> [Problem requirements]:
Could you print the entries below exactly, starting at the line that contains "order: Artiodactyla" and stopping after the last one?

> [Extracted records]:
▽

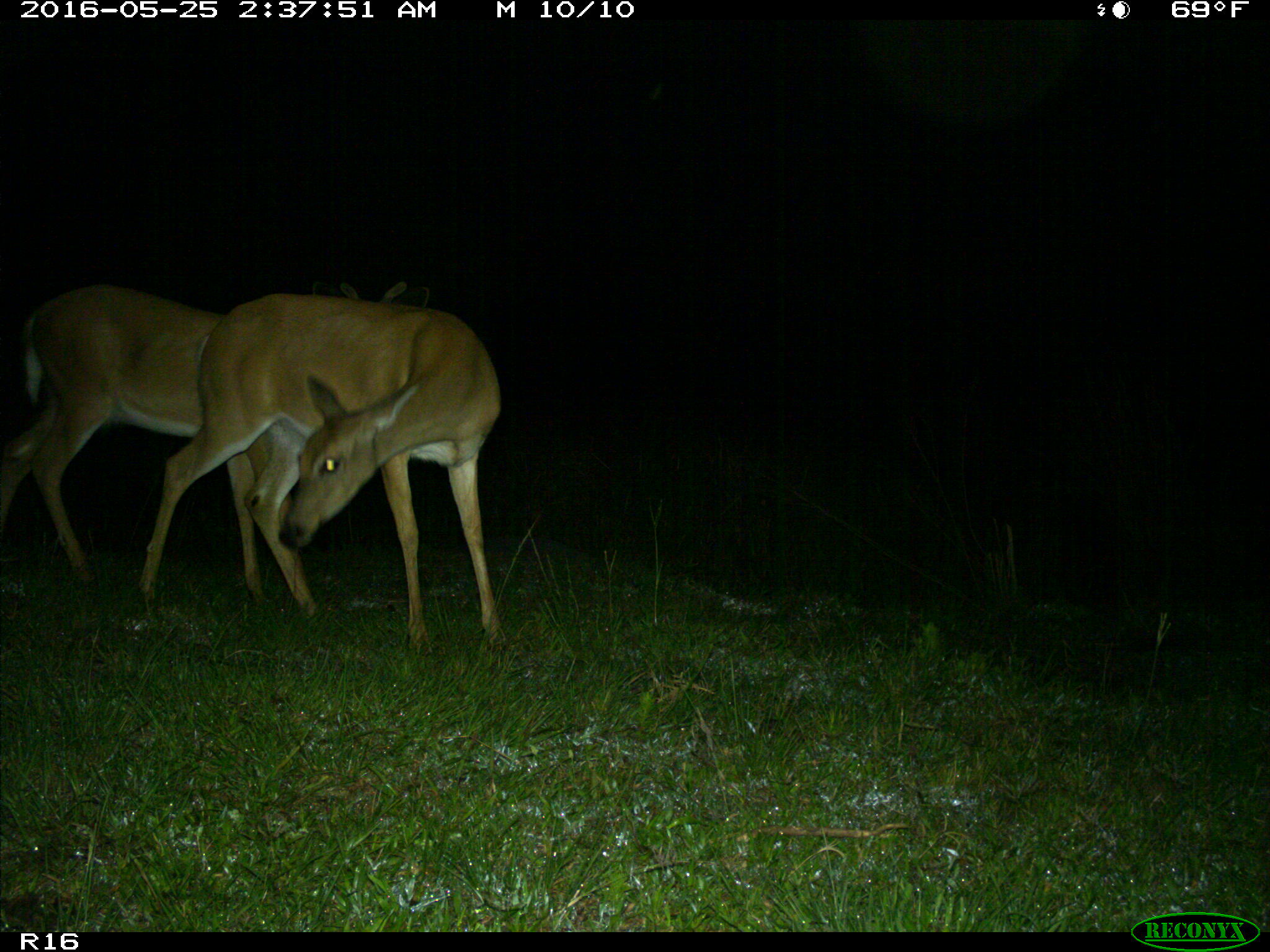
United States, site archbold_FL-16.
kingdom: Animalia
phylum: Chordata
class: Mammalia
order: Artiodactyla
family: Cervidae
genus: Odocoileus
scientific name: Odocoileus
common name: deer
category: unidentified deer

△

> [Response]:
order: Artiodactyla
family: Cervidae
genus: Odocoileus
scientific name: Odocoileus
common name: deer
category: unidentified deer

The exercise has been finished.